Fundada el 12 de octubre de 1918 por los primeros inmigrantes, es la institución más antigua del pueblo. Su presidente, Diego Garaffo, habló del actual saneamiento y de los tiempos en que estuvo a punto de desaparecer

Es un hecho: en ese inmenso galpón a dos aguas de bulevar Roque Sáenz Peña nació la cultura de Ballesteros. En su escenario de moldura semicircular se pusieron las primeras obras de teatro que conoció el pueblo y se dieron los primeros recitales a sala llena cuando aún no había amplificadores. Allí nacieron las primeras tómbolas y cenas multitudinarias; las primeras veladas, cumpleaños de quince y fiestas de la promo. Allí se fundó la primera banda de música y, con el tiempo, el primer cine. En su sala inmensa con una roseta blanca en el techo (tenuemente iluminada de rojo y verde cuando se apagaban las luces, homenaje lumínico a la vieja patria “tana”) el pueblo vio los clásicos de Hugo del Carril y de Fellini, los westerns de John Wayne y Terence Hill, las películas de Sandrini y Libertad Lamarque. Y los chicos, en interminables matinés de domingos, a Carlitos Chaplin y al Ratón Mickey.

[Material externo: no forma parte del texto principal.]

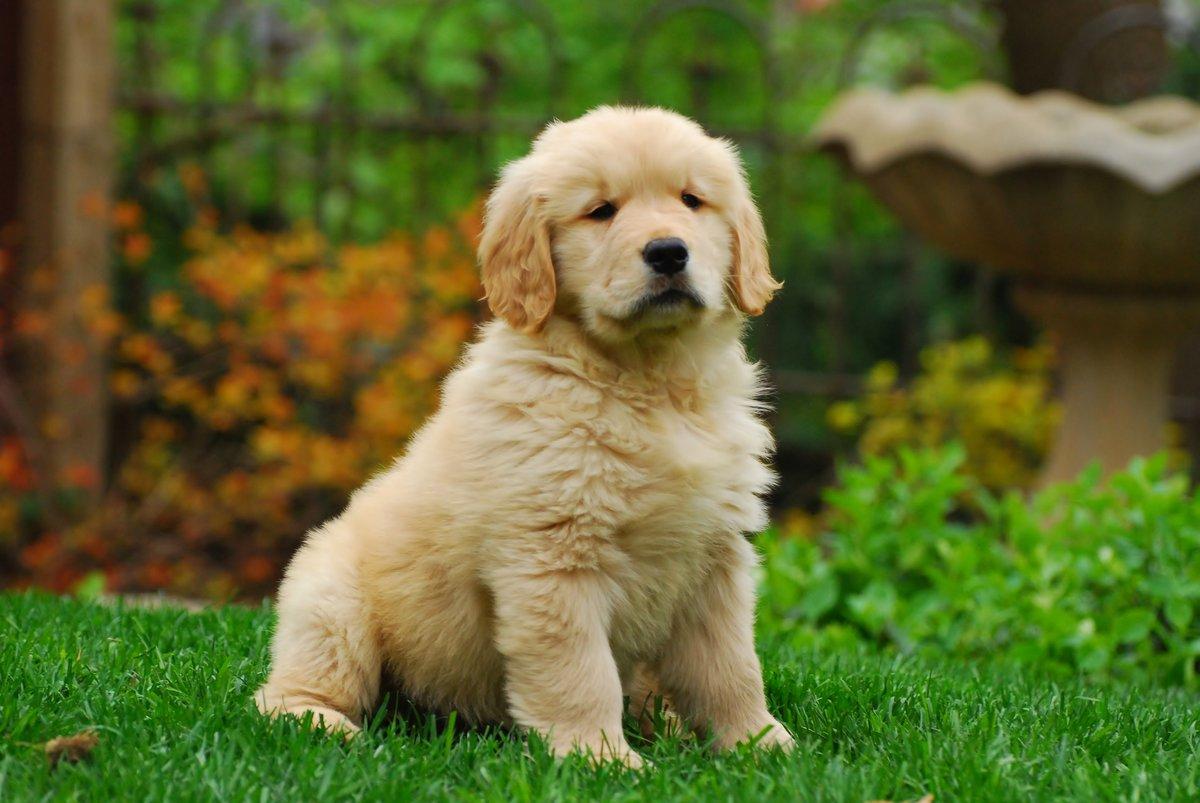 Днем рождения, картинки золотистый ретривер щенки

Galpón de ladrillos y de ensueños 

La gente del pueblo aún recuerda que, antes de la fundación de los Bomberos en el año ochenta, el ruido más potente no era el de la sirena sino el de las bombas del cine; esas explosiones de fogueo que anunciaban la película en la Sociedad Italiana del mismo modo que las campanas anuncian misa. Sólo que aquella estridencia era infinitamente más preciosa. Y allí, en el hall de entrada y con las “damas de la comisión” vendiendo pastillas de menta y chocolates, las señoras del pueblo lucían sus gamulanes imitación chinchilla y los hombres sus trajes impecables; esos que sólo se usaban en las fiestas y en los velorios. Y así, entre el aroma del maní con chocolate, los blancos “caramelos” de naftalina y el cálido vaho de los gamulanes unido a las colonias femeninas, se producía un halo evanescente tan único como irrecuperable. 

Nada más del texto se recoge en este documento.